Supplied passage:

▶

What pushed me into leading a team was seeing how often powerful technology failed at the point of use. The models were impressive, but the real question was whether they were useful, affordable, fast enough, and clear enough for real people. That made the work feel less academic and more operational. I became interested not just in what AI could do in theory but in how to deploy it in a way that meaningfully improves outcomes.
So the shift happened when I stopped thinking only about capability and started thinking about adoption, trust, and ROI. That is still how I lead today. I want our team to be rigorous about whether a tool genuinely helps people learn, create, or work better, and whether the benefit is large enough to justify the cost and complexity.
Building on that foundation, which single browser setting would you mandate by default across campus before rolling out any AI tools?
I would mandate one thing by default: require explicit permission prompts for camera, microphone, screen sharing, clipboard, and file access, with no persistent “always allow” unless it is centrally approved.
The reason is simple. Before you worry about model quality or adoption, you need to control data exposure. In an educational setting, one careless permission grant can expose student work, classroom discussions, or internal material. A browser should make those flows intentional, visible, and revocable.
From a cost-benefit perspective, this is a high-leverage default. The friction cost is small – one extra click when access is genuinely needed. The downside it prevents is much larger. It also sets the right tone institutionally: AI should be introduced as a governed tool, not an ambient one.
Staying with the theme of speed, what specific “time-to-value in seconds” metric do you track for a browser-based AI feature, and why does it matter in higher education?
I would use a metric like “time to first meaningful result”—the number of seconds from when a user starts the task to when they see an output that is actually useful, not just a loading state or placeholder.
For a browser-based AI feature, that means I would measure the full path:
- page load
- any setup or upload friction
- prompt entry
- generation latency
- first usable output on screen
Not just model inference time.
Why it matters in higher education is that the bar for usefulness is very unforgiving. If a student or instructor cannot get to value almost immediately, the tool starts to feel like overhead rather than help. In practice, that means attention drops, trust drops, and adoption drops. In a classroom, office hours, or a study session, even small delays compound because the user is usually trying to accomplish something specific under time pressure.
So the question I care about is not “how fast is the model,” but “how many seconds until the user feels helped?” That is the metric that best captures whether the product is actually viable in an educational setting.
Moving from metrics to implementation, what does your current browser-based AI tools stack look like for students and faculty, including any Python notebooks, ArcGIS Online, or LMS integrations you rely on?
My current stack is less built around higher education infrastructure specifically and more around delivering AI tools that work reliably in the browser for real users at scale. At a high level, I think about the stack in layers: the frontend experience, the model layer, the orchestration layer, and the measurement layer.
On the frontend side, the priority is making advanced AI feel simple and fast in the browser. Underneath that, we rely on a mix of third-party and open models depending on the task, with orchestration that handles routing, fallbacks, latency, and cost. We also invest heavily in product instrumentation because understanding time-to-value, completion rates, retention, and actual usage patterns matters as much as the model itself.

◀

Task set:
(1) Can you write out the AI-tools interview again, beginning at the words "Moving from metrics" and stopping after "the measurement layer.", and switch each "stack" to "platform"?
(2) Can you pick up the AI-tools interview after its final sentence and carry it forward?

Available data:
▶

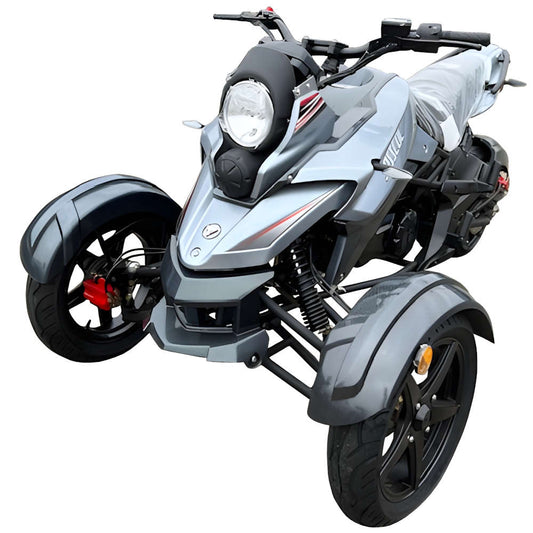 Amigo Tryker 200, FULLY Assembled, Reverse Trike, Disk Brakes, Street Legal, Automatic. CA Legal - Motobuys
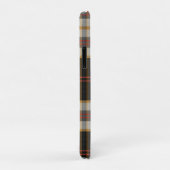 Monogram Zwarte Plaid Golfclubs Lauwerkrans Case-Mate iPhone Case (Achterkant/rechts)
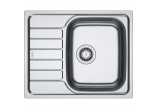 Drez Franke Spark SKL 611-63, 63,5x50cm, brúsená oceľ len
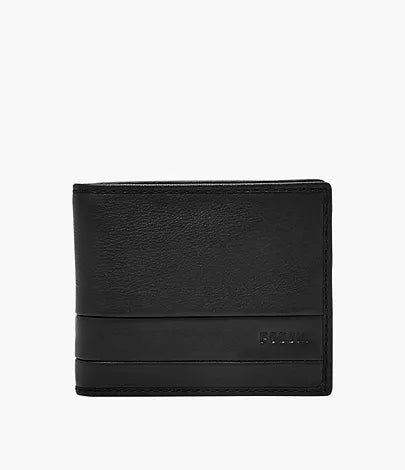 Billetera Fossil Negra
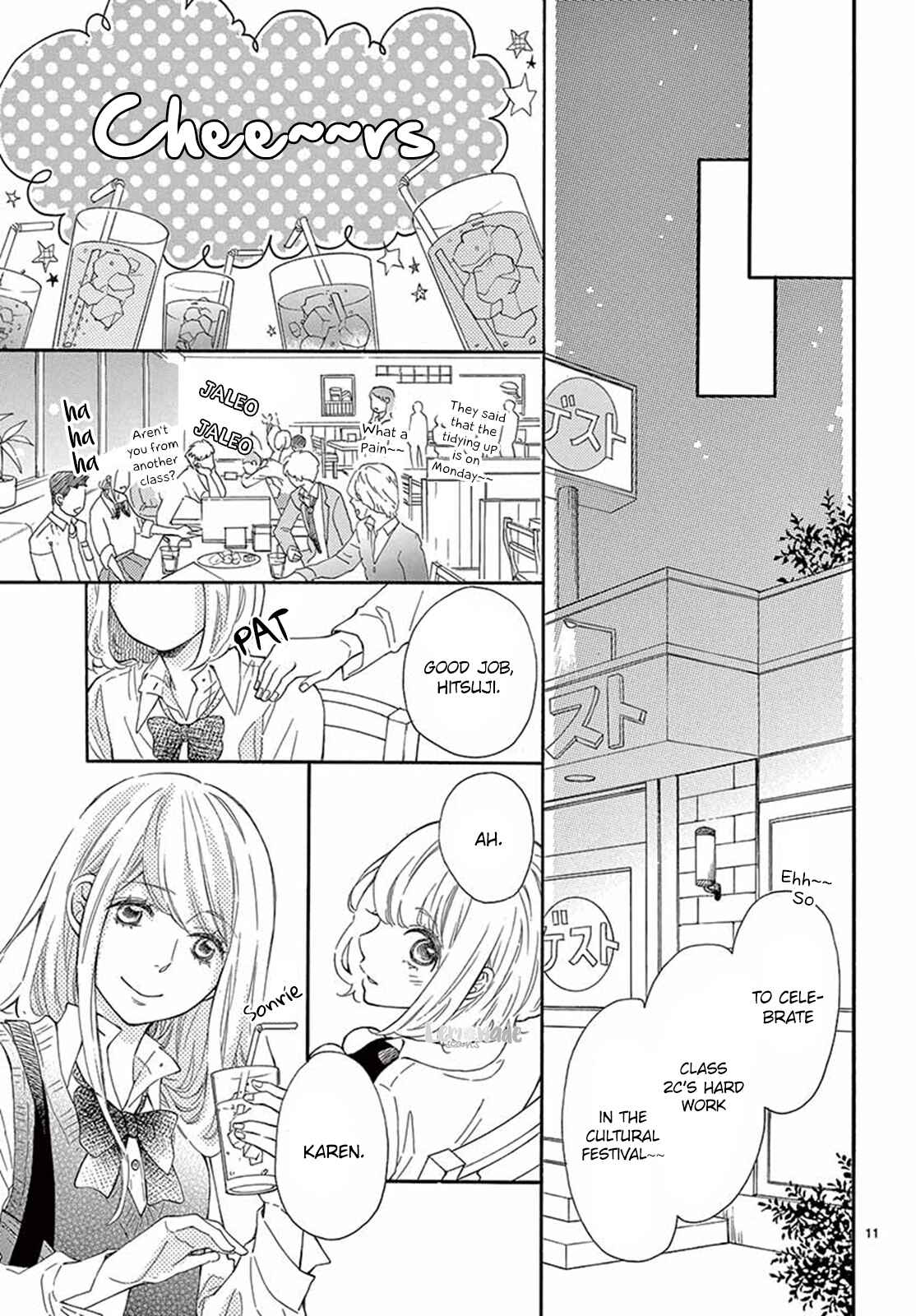Page 12 Chapter 18 Fujiwara-kun wa Daitai Tadashii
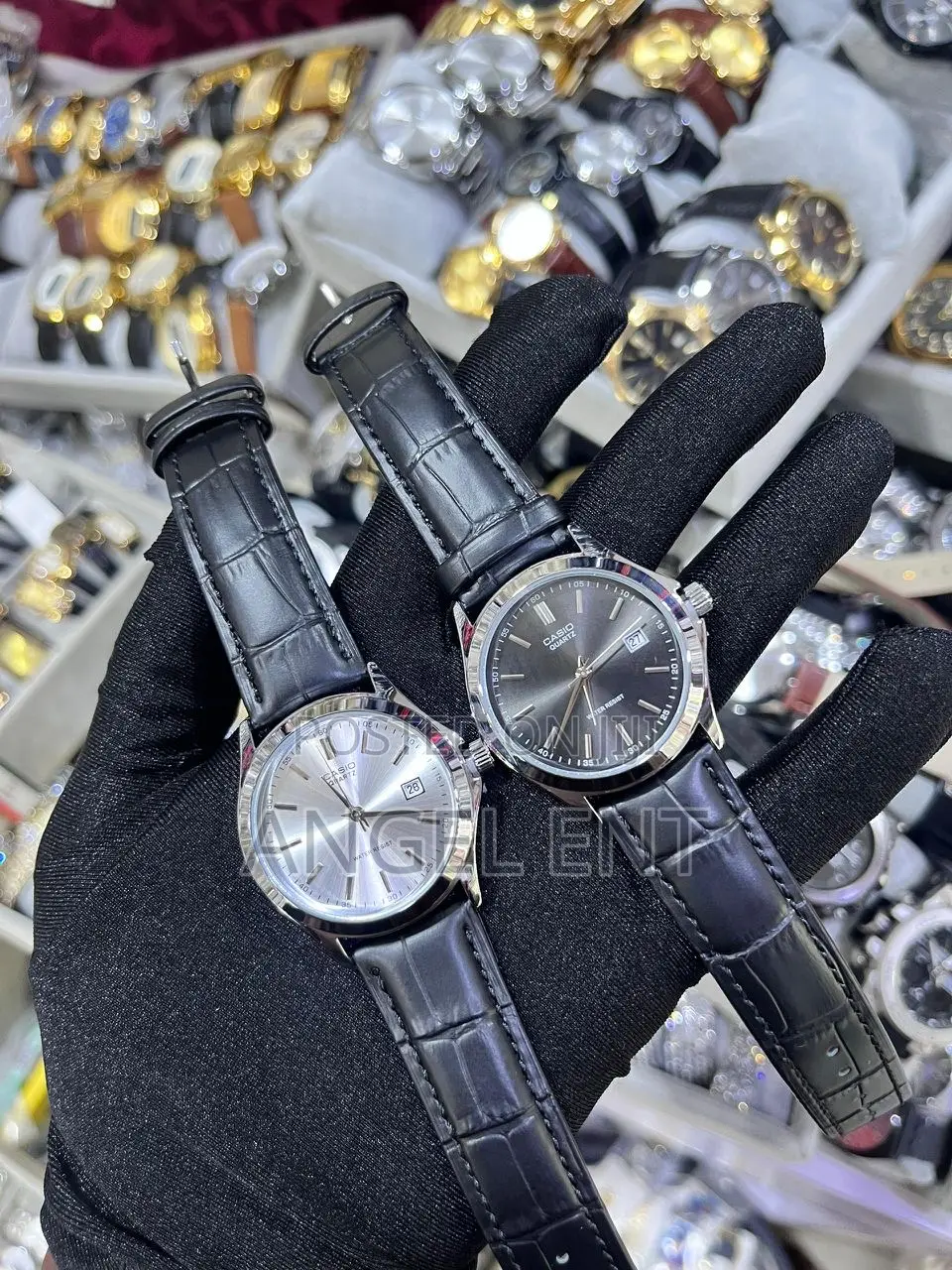 Casio Watches Available as Seen(Delivery Before Payment in Accra )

◀

Answer set:
(1)
Moving from metrics to implementation, what does your current browser-based AI tools platform look like for students and faculty, including any Python notebooks, ArcGIS Online, or LMS integrations you rely on?
My current platform is less built around higher education infrastructure specifically and more around delivering AI tools that work reliably in the browser for real users at scale. At a high level, I think about the platform in layers: the frontend experience, the model layer, the orchestration layer, and the measurement layer.

(2)
Conceptually, the same framework would apply in education. Whether the user is a creator, a student, or a faculty member, the goal is the same: browser-based AI has to be accessible, responsive, and trustworthy. The stack only matters insofar as it helps deliver that outcome.
With your econometrics skill set, how do you design a credible test in live courses to isolate the causal impact of an AI tool used in the browser?
I would start with a simple rule: never compare students who chose to use the AI tool against students who did not. That mainly measures selection, not impact. The cleanest design is to randomize access at the right level—ideally by section, instructor, or assignment, depending on where spillovers are least likely.
Then, I would define a small number of outcomes in advance, such as assignment completion, quiz performance, time on task, or course persistence, and measure intent-to-treat first, not just usage among compliers.
I would also collect baseline measures before the rollout—prior grades, attendance, engagement, and any other predictors of performance—so I can improve precision and check balance across groups. If randomization is not feasible, I would use the next-best design, such as a phased rollout or a difference-in-differences setup with a credible comparison group, but I would treat that as weaker evidence.
The key is to link browser-level usage data to real course outcomes while being disciplined about identification. The question is not whether the tool looks helpful, but whether students performed better because of it.
Thinking about access and equity for children and adult learners, which precise setting—either in the browser or the AI tool—has most improved accessibility in seconds for your users?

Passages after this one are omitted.